I make sure I look presentable in the mirror, smoothing out my auburn hair and fixing my dress. I’m pretty sure that dad wouldn’t be happy if he knew I’m about to go and stir up trouble with his neighbor.

In fact, I’m pretty sure that he told me that he’s pretty good friends with the neighbor. But enough is enough. If I don’t do something about it it’ll drive me insane.

I square my shoulders and walk out of the apartment, standing outside the neighbor’s door for a long moment before knocking.

I almost immediately regret my decision. What on earth am I going to say? I’m going to sound like an utter idiot. But if I don’t say anything at all, then I’ll just have to suffer in silence.

I chew my lip, hoping I don’t look like some dumb, spoiled child right now. I just need some peace and quiet for a while.

I can hear movement inside the apartment and something scurrying around. Whatever it is is what’s making the noise, I’m sure of it. The scurrying is followed by footsteps and I hold my breath, feeling a little sick. There’s still time to run back into the apartment and pretend nothing happened. Yet I’m glued to the ground. There’s no chance I’m leaving now, even if I wanted to.

I hear the doorknob rattle and then turn. As the door opens, I hold my breath and let my eyes drift up to the person standing in the doorway…

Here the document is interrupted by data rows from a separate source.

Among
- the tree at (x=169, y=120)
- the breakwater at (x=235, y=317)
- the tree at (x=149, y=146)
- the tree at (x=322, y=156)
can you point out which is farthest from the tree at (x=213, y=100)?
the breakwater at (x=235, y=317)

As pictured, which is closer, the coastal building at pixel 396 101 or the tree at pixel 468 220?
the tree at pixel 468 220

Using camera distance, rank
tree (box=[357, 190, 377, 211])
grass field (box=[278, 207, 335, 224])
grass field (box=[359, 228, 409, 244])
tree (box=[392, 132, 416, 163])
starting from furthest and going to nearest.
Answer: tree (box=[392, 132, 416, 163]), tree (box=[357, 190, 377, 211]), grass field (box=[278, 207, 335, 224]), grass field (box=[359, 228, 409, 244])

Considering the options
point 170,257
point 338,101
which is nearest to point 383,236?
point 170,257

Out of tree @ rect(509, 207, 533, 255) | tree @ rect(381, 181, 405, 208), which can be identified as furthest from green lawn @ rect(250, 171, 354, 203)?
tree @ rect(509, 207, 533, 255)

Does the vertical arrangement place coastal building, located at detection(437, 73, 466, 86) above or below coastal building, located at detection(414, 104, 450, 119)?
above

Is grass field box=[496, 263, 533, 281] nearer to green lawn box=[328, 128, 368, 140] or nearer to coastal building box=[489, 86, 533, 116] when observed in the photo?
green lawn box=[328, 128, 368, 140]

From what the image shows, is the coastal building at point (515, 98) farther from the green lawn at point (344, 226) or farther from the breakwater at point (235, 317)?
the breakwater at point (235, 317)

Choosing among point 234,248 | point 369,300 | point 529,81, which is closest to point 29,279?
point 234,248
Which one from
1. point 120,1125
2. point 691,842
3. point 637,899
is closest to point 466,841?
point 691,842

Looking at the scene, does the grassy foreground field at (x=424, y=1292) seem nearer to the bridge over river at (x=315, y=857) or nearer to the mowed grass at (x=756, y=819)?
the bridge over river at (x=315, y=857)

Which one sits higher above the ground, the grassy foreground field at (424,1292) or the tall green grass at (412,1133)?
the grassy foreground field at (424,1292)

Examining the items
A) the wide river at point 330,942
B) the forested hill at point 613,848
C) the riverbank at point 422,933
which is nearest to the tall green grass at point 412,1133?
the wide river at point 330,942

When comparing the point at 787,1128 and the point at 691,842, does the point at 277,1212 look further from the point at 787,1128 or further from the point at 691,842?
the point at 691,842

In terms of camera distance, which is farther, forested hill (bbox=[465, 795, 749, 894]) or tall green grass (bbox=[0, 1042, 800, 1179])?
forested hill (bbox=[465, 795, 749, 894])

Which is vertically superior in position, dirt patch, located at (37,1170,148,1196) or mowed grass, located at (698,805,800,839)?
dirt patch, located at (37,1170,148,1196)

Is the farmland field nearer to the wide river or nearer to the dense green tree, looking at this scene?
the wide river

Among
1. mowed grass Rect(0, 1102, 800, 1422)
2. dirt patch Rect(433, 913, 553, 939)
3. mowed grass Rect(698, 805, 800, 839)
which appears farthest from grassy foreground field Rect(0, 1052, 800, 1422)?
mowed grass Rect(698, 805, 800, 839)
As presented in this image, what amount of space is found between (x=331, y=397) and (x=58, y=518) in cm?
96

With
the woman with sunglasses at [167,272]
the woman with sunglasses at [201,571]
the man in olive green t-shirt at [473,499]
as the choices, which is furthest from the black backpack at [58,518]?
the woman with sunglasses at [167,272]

And my heart stops entirely.

The neighbor, whoever he is, is so goddamn attractive I’m sure I feel my jaw hit the floor.

He’s at least twice my age, but that doesn’t bother me one bit. Not when his steely blue eyes are on mine. Not when his gray-streaked hair looks like something I want to run my finger through.

My heart is racing just at the straight of him.

He’s wearing a tight shirt that shows off the muscles in his arms, his broad shoulders, and chiseled chest. I never expected to be so attracted to an older man, but now, as I look at him, it seems impossible that I’d ever want anyone else.

And all of a sudden, I have something to write about. I have a man to make my muse. I want him impossibly and completely. I stare him down, wondering why I can’t remember what life was like before this moment. Before I saw him. Before I knew he existed. Because now that I know he exists, I can never unknow it. I can never be the same again.